Cambodge-Chams-Ta Arabes © John Vink / Magnum

Phnom Penh (Cambodge), le 18 septembre 2008. Prière après le repas du soir lors du Ramadan à la mosquée Jami Saad Bin Bi Wakkas
© John Vink / Magnum

 

Un large sourire posé sur une imposante carrure, une barbe très blanche qui tire en longueur et un je ne sais quoi d'ailleurs... Gullar Mirsan, 75 ans, est le gardien de la mosquée de Tuol Tompong, dans la capitale du Cambodge, Phnom Penh, ou du "Quartier arabe" comme le surnomment souvent les Khmers et les Chams. Il ressemble à ces "Ta Arabes", ces "grands-pères arabes" qui peuplaient autrefois ce quartier rebaptisé en conséquence. Pourtant, en ces lieux, aucune trace d'une communauté originaire du Moyen-Orient. Le voile se lève en discutant avec Gullar Mirsan et quelques autres. On réalise alors rapidement qu'ici, comme à l'autre bout du continent eurasiatique, l'imaginaire collectif tend à associer à l'islam le "groupe ethnique" originaire de la péninsule arabique. En fait, c'est en regardant du côté de l'empire des Indes britanniques d'autrefois et de sa composante musulmane que l'on retrouve le fil de leur histoire.


"Mes ancêtres étaient de Hazara (1). Ils sont arrivés au Cambodge il y a plus de 150 ans", estime le grand homme en prenant le cimetière à témoin. Fils d'un Pathan (ou Pachtoune) et d'une Khmère convertie, Gullar Mirsan est loin d'être une exception. Ces voyageurs du lointain, des hommes arrivés seuls, prenaient pour femme des autochtones, parmi les Chames et les Jveas, comme eux musulmanes, ou parmi les Khmères et les Chinoises qui acceptaient de se convertir à l'islam.

Aux cotés de Gullar Mirsan, le chef de la mosquée de Tuol Tompong, un ancien boxeur de moindre taille, moins loquace et plus jeune de vingt ans, retrace sa complexe généalogie mêlant sang "pakistanais", khmer et cham de Chruy Changvar.

A parcourir ce quartier phnompenhois aujourd'hui devenu résidentiel, on a du mal à imaginer qu'il fut l'un des poumons de la petite communauté indo-musulmane d'alors avec 3 000 familles qui auraient été placées, jusque dans les années 60, sous l'autorité du père de Ta Gullar. "Avant, ici, il n'y avait rien, personne. C'est nous qui avons tout défriché en arrivant". Le chef de la mosquée ajoute avec une pointe de malice : "Nos ancêtres sont arrivés en 1895. Ils élevaient le bétail, l'abattaient ou en tiraient le lait, là-bas, près de la gare… Avant que les Français ne les  délogent pour poser les rails du chemin de fer dans les années 30".

De ces familles, peu sont restées au Cambodge ou ont survécu au chaos de la guerre du Vietnam qui déborda sur le pays khmer en 1970, et surtout aux Khmers rouges, qui se rendirent maîtres du pays en 1975.

En dehors de la capitale, on retrouve encore en province, ici ou là, épars, les derniers représentants de la petite communauté musulmane de l'Inde britannique dont les pionniers sont arrivés dans le sillage de l'Indochine française.  

Ainsi, dans la province de Battambang, les bords de la rivière de la commune de Norea hébergent depuis les années vingt une majestueuse mosquée jaune rappelant le style architectural de l'Asie du Sud.
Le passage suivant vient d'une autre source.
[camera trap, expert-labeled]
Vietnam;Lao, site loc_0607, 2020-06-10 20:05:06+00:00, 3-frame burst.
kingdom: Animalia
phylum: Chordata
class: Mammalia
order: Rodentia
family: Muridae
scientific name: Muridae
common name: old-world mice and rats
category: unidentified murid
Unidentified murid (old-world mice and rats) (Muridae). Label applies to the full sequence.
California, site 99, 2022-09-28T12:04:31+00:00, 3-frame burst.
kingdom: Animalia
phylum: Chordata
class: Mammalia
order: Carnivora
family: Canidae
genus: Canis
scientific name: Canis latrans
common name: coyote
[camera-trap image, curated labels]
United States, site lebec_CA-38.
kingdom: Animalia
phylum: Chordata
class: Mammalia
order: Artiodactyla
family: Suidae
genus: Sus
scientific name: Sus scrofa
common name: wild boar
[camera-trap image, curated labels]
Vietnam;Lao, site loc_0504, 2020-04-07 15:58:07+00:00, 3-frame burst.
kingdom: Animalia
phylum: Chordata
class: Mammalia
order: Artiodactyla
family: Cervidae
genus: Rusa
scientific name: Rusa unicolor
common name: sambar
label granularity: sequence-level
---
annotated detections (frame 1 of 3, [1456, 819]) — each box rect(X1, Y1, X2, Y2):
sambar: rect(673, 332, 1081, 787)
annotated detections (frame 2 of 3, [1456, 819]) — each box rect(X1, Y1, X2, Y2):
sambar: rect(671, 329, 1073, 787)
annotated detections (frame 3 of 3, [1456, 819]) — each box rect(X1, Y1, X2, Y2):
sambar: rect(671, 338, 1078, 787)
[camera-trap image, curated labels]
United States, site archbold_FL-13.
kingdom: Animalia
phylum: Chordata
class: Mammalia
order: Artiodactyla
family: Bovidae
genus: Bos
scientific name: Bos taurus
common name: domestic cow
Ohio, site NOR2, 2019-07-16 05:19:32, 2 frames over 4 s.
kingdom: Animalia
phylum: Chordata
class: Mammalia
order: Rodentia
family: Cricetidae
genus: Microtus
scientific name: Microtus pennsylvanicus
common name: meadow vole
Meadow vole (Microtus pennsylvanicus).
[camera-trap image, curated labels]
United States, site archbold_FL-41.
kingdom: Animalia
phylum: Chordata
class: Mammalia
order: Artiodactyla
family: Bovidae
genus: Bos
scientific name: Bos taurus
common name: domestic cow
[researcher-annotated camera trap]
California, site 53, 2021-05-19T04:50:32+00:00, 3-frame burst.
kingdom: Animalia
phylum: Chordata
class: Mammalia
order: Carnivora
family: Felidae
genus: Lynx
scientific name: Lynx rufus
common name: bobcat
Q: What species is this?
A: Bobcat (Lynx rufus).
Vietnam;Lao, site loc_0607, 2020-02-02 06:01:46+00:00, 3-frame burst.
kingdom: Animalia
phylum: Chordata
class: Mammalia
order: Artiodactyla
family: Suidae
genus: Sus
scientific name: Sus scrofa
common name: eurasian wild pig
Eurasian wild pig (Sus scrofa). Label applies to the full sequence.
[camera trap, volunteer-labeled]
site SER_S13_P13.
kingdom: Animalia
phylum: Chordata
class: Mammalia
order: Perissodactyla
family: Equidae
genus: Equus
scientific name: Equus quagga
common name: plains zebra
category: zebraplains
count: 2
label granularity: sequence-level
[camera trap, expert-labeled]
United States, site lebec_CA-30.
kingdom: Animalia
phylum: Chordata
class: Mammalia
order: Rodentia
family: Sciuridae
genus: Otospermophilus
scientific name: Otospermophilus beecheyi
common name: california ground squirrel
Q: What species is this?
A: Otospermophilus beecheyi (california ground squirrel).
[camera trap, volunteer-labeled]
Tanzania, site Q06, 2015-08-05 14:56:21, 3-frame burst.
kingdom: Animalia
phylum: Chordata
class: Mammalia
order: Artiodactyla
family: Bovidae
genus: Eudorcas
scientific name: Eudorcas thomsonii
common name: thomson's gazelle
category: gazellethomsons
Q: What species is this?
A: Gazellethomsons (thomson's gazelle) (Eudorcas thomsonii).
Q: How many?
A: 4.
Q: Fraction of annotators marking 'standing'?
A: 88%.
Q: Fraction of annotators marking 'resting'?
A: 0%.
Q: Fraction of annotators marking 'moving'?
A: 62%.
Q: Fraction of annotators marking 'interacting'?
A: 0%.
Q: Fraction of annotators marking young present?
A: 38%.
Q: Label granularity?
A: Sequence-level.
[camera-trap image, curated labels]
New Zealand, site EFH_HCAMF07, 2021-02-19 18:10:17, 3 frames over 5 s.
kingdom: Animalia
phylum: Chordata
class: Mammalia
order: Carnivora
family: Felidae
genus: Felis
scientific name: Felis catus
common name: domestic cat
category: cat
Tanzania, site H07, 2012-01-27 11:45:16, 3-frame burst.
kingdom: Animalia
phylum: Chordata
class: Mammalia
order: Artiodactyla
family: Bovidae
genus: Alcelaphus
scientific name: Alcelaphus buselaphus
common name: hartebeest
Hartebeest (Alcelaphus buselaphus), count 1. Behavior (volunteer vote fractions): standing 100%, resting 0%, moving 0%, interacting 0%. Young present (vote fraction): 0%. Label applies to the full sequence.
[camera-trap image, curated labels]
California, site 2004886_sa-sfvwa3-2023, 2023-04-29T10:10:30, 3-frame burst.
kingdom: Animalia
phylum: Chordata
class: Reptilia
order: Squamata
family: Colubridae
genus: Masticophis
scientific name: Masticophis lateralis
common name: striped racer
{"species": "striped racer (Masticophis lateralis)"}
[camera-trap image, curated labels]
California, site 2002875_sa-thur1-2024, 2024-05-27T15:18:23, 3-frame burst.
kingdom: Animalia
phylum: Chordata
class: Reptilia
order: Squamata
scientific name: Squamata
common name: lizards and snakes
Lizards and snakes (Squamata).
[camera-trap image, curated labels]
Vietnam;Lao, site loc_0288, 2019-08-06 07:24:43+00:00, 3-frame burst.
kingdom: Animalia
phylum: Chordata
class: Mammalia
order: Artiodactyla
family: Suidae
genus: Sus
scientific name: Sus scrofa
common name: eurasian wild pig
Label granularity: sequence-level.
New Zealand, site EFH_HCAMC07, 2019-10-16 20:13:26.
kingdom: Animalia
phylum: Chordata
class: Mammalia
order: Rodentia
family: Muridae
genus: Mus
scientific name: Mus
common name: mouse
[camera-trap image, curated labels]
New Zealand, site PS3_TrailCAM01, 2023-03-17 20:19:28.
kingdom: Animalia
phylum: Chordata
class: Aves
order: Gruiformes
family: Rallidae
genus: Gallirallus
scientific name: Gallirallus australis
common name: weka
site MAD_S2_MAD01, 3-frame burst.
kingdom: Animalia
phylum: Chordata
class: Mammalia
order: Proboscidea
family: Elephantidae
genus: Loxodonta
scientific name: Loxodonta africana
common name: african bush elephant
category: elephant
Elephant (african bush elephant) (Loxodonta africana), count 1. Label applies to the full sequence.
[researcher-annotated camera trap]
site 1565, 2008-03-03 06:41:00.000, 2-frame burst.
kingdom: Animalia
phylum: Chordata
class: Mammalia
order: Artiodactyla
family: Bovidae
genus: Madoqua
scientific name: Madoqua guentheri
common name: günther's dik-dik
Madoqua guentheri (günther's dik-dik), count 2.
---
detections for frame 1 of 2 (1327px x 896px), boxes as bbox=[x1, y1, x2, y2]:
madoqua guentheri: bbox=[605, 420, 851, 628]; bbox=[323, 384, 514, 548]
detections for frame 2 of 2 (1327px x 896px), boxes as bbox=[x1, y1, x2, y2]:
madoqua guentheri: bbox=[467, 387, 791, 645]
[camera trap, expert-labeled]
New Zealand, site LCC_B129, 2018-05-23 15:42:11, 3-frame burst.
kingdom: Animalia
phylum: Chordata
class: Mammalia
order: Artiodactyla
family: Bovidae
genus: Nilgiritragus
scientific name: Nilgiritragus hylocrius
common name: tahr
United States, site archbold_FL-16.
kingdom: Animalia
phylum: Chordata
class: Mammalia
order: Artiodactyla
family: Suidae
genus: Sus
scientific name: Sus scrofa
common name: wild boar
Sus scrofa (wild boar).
Au bureau du quartier, la majorité des administrateurs est à l'image de la population : Jvea*. Mais pas tous... Monsieur Hoeur, portant moustache et lunettes, offre des origines différentes : à l'image d'une quinzaine d'autres familles du coin, sa mère - une Khmère convertie - a épousé un de ces "hommes du pays ourdou (2)", arrivés dans les années 10. "Il en reste peu maintenant des descendants de cette vague d'immigration au Cambodge. Les uns sont morts, les autres sont partis à l'étranger depuis des années... Les quelques survivants au Cambodge, comme moi, sommes vieux aujourd'hui!", explique-t-il, avant de glisser qu'il aurait de la famille "quelque part en Thaïlande". C'est en effet dans le royaume voisin que son père débarqua à l'âge de 10 ans avec un groupe de téméraires venus depuis Lahore (3) chercher de nouvelles opportunités de commerce avant, plus tard, de s'installer dans cette partie du Cambodge.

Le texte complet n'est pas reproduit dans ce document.